The parties to the sale, moreover, were not in a condition of relative equality touching their knowledge, or ability to judge accurately of the thing sold. The plaintiff was a specialist, or expert, being a manufacturer of such articles; and was therefore possessed of a knowledge of facts in reference to their nature, capacity and structure, of which the defendant was both actually and professedly ignorant. In such cases, the misrepresentations of the seller will the more readily avoid the contract, and many statements when made by him will be deemed affirmations in the nature of fact, although they might be construed con jectural, or matters of opinion, had they emanated *99from one not- enjoying such opportunities of information. Such is the rule, at least, when such assertions are shown to have been falsely made, and were material inducements to the contract. — Bigler v. Flickinger, 55 Penn. St. 279-283; 1 Par.

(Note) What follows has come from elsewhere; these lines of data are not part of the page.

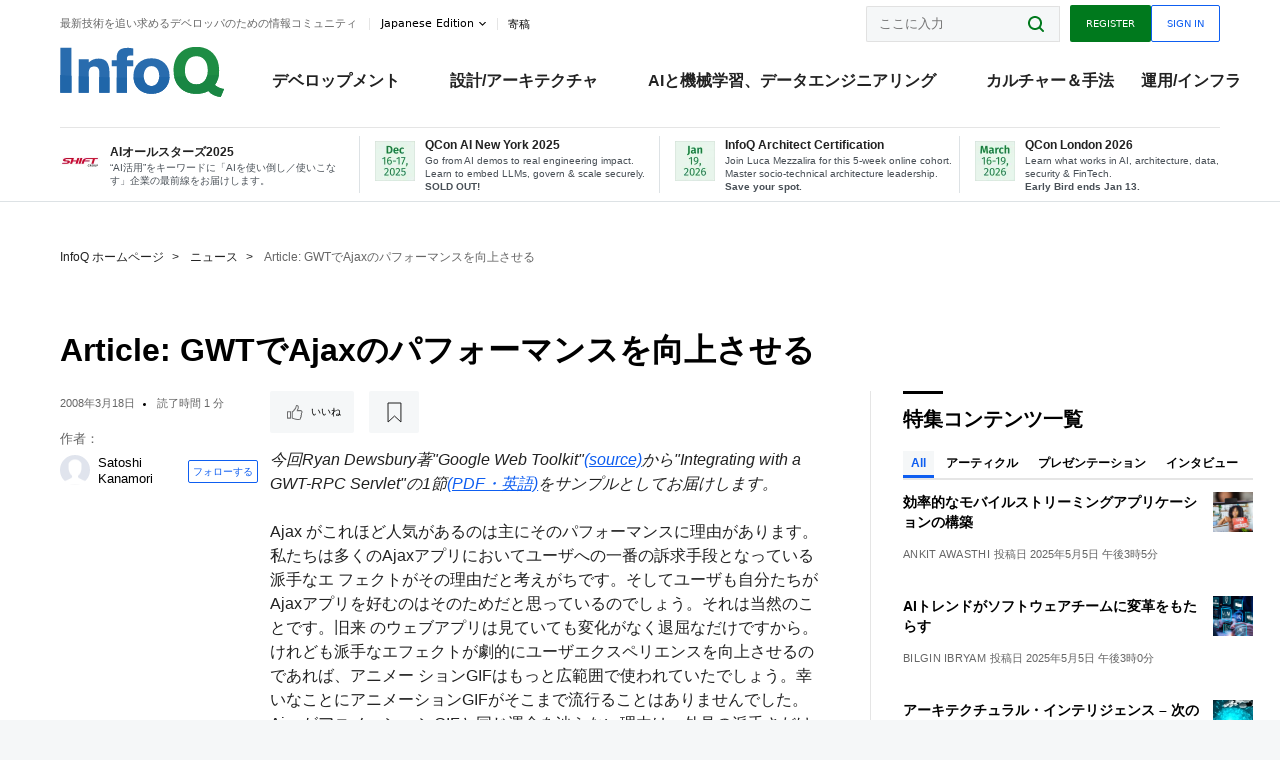

--- FILE ---
content_type: text/css
request_url: https://cdn.infoq.com/statics_s2_20251230094656/styles/style_ja.css
body_size: 475
content:
body {
  font-family: Arial , Helvetica , Roboto , 'ヒラギノ角ゴ Pro W3' , 'Hiragino Kaku Gothic Pro' , 'Osaka' , 'メイリオ' , 'Meiryo' , 'ＭＳ Ｐゴシック' , 'MS PGothic' , sans-serif;
}

@media only screen and (min-width:1050px) {
  .popular__cards > li {
    padding: 8px 20px 8px 40px;
  }
}

p {
  line-height: 1.5rem;
}

h1,
h2,
h3,
h4,
h5,
h6 {
  font-family: Arial , Helvetica , Roboto , 'ヒラギノ角ゴ Pro W3' , 'Hiragino Kaku Gothic Pro' , 'Osaka' , 'メイリオ' , 'Meiryo' , 'ＭＳ Ｐゴシック' , 'MS PGothic' , sans-serif;
  font-weight: 600;
}

h1 {
  font-size: 24px;
}

@media only screen and (min-width:600px) {
  h1 {
    font-size: 26px;
    line-height: 38px;
  }
}

@media only screen and (min-width:800px) {
  h1 {
    font-size: 32px;
    line-height: 42px;
  }
}

h2,
.h2 {
  font-size: 18px;
}

@media only screen and (min-width:600px) {
  h2,
  .h2 {
    font-size: 22px;
    line-height: 28px;
  }
}

@media only screen and (min-width:800px) {
  h4,
  .h4 {
    font-size: 16px;
  }
}

.section__heading,
.widget.popular .heading,
.widget__heading {
  font-weight: 600;
  letter-spacing: normal;
}

.tabs.vertical > .tab__switcher li {
  font-size: 13px;
}

.oneP__container > div:first-child .heading {
  padding-left: 65px;
}

.oneP__percent > em {
  left: 75px;
}

@media only screen and (min-width:800px) {
  .social__links > a:not(:first-child) {
    margin-left: 0;
  }
}

@media only screen and (min-width:1050px) {
  .social__links {
    justify-content: center;
  }
}

.social__links > a {
  flex: 0 1 70px;
}

button,
.button {
  font-size: 10px;
  letter-spacing: normal;
}

.article__authors .author__follow {
  padding: 0 4px;
}

/*# sourceMappingURL=style_ja.css.map */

Contr. *580; 1 Whart. Contr. §§ 259-60.

The evidence is clear, that a part of the' inducement to the purchase by defendants of the patent right in question was the ability and readiness of the plaintiff to furnish the defendants with a supply of the patented articles. The purchase was entirely useless without it. The plaintiff being himself the manufacturer, and having contracted to supply the articles manufactured by him for a special purpose, he must be held, by implication, to have stipulated that they were useful, and reasonably suitable for the purpose for which they were furnished. If they proved to be worthless, this would be considered a failure of consideration in the contract, resulting from a breach of the implied warranty. The purchaser, in such cases, has a right to rely upon the judgment and skill of the manufacturer. — Pacific Guano Co. v. Mullen, 66 Ala. 582; Benj. on Sales (3d ed. Bennett), §§ 657, 661; Snow v. The Schomacker Manufg. Co., 69 Ala. 111; Hight v. Bacon (126 Mass. 10), 30 Am. Rep. 639.

The rulings of the court are in strict conformity to the foregoing principles, and its judgment is affirmed.